Problem statement ▸
Can you edit the lines below so that "tree trunk" becomes "tree stump" everywhere, with nothing else changed and the pictures left out?
# Start of Provided data
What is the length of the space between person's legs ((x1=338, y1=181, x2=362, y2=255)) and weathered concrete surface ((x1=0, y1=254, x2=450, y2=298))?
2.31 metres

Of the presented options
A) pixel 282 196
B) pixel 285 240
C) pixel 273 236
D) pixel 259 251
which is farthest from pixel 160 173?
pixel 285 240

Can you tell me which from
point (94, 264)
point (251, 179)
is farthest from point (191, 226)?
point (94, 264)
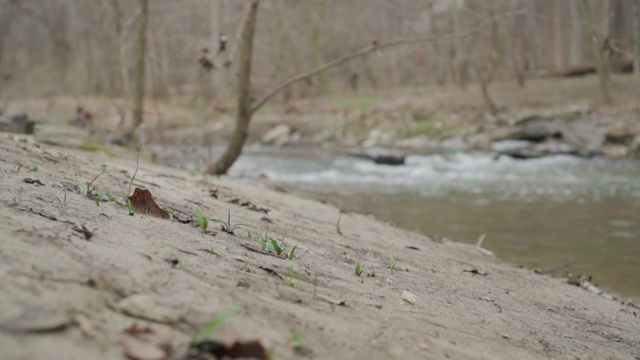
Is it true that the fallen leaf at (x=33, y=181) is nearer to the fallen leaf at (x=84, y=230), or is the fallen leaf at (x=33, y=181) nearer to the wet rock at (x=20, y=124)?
the fallen leaf at (x=84, y=230)

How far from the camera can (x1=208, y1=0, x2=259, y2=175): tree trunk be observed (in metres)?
6.91

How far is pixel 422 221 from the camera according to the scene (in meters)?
7.12

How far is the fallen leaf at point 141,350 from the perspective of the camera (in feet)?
3.96

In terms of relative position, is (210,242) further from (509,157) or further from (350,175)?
(509,157)

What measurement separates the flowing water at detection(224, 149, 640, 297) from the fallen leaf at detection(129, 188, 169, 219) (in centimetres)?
357

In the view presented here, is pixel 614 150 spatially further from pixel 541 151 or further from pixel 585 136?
pixel 541 151

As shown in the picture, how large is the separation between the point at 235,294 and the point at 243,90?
5619mm

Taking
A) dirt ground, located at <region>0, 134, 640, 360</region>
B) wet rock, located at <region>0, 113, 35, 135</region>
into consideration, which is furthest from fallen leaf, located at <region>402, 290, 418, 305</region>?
wet rock, located at <region>0, 113, 35, 135</region>

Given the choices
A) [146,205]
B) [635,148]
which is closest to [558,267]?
[146,205]

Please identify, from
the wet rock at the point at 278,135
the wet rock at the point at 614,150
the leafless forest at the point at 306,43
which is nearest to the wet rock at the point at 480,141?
the wet rock at the point at 614,150

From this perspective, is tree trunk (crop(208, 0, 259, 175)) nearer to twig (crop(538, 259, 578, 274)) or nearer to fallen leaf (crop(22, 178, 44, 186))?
twig (crop(538, 259, 578, 274))

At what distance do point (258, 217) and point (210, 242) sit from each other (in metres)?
1.17

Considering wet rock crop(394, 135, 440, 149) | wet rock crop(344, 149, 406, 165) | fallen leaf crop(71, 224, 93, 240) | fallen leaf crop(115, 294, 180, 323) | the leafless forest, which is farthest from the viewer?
the leafless forest

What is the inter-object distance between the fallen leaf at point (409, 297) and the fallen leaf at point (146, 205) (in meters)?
1.18
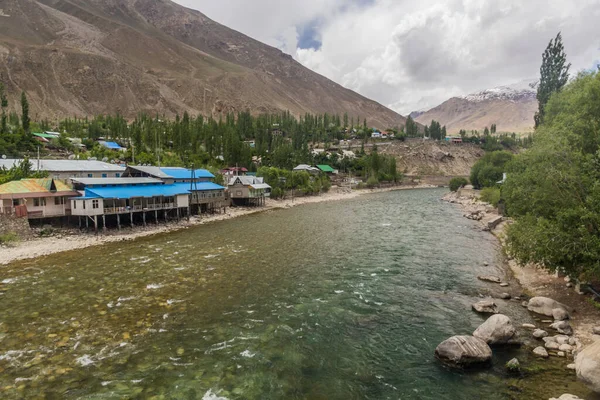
# End of Provided data
Completed task ▸
What is the length of the space between person's legs ((x1=338, y1=181, x2=362, y2=255)) and weathered concrete surface ((x1=0, y1=254, x2=450, y2=298))?
2.31 metres

Of the presented options
A) pixel 282 196
B) pixel 285 240
C) pixel 273 236
D) pixel 259 251
which is farthest from pixel 160 173?
pixel 285 240

Can you tell me which from
point (94, 264)
point (251, 179)
is farthest from point (191, 226)?
point (94, 264)
Is it true that the fallen leaf at (x=33, y=181) is nearer to the fallen leaf at (x=84, y=230), or is the fallen leaf at (x=33, y=181) nearer to the wet rock at (x=20, y=124)?
the fallen leaf at (x=84, y=230)

How far from the camera can (x1=208, y1=0, x2=259, y2=175): tree stump be observed (in metres)?
6.91

How far is pixel 422 221 from the camera according to the scene (in meters)?
7.12

How far is the fallen leaf at point 141,350 from the perspective of the camera (in feet)?
3.96

In terms of relative position, is (210,242) further from (509,157) or further from (350,175)?
(509,157)

What measurement separates the flowing water at detection(224, 149, 640, 297) from the fallen leaf at detection(129, 188, 169, 219) (in centimetres)?
357

In the view presented here, is pixel 614 150 spatially further from pixel 541 151 or further from pixel 585 136?
pixel 541 151

As shown in the picture, how large is the separation between the point at 235,294 and the point at 243,90?
5619mm

Taking
A) dirt ground, located at <region>0, 134, 640, 360</region>
B) wet rock, located at <region>0, 113, 35, 135</region>
into consideration, which is furthest from fallen leaf, located at <region>402, 290, 418, 305</region>?
wet rock, located at <region>0, 113, 35, 135</region>

Given the choices
A) [146,205]
B) [635,148]
which is closest to [558,267]?
[146,205]

Please identify, from
the wet rock at the point at 278,135
the wet rock at the point at 614,150
the leafless forest at the point at 306,43
which is nearest to the wet rock at the point at 480,141?
the wet rock at the point at 614,150

From this perspective, is tree stump (crop(208, 0, 259, 175)) nearer to twig (crop(538, 259, 578, 274)) or nearer to fallen leaf (crop(22, 178, 44, 186))?
twig (crop(538, 259, 578, 274))

At what distance do point (258, 217) and point (210, 242) sit from each other (in metres)?
1.17

Considering wet rock crop(394, 135, 440, 149) | wet rock crop(344, 149, 406, 165) | fallen leaf crop(71, 224, 93, 240) | fallen leaf crop(115, 294, 180, 323) | the leafless forest, which is farthest from the viewer?
the leafless forest

What is the inter-object distance between the fallen leaf at point (409, 297) and the fallen leaf at point (146, 205) (in meters)?
1.18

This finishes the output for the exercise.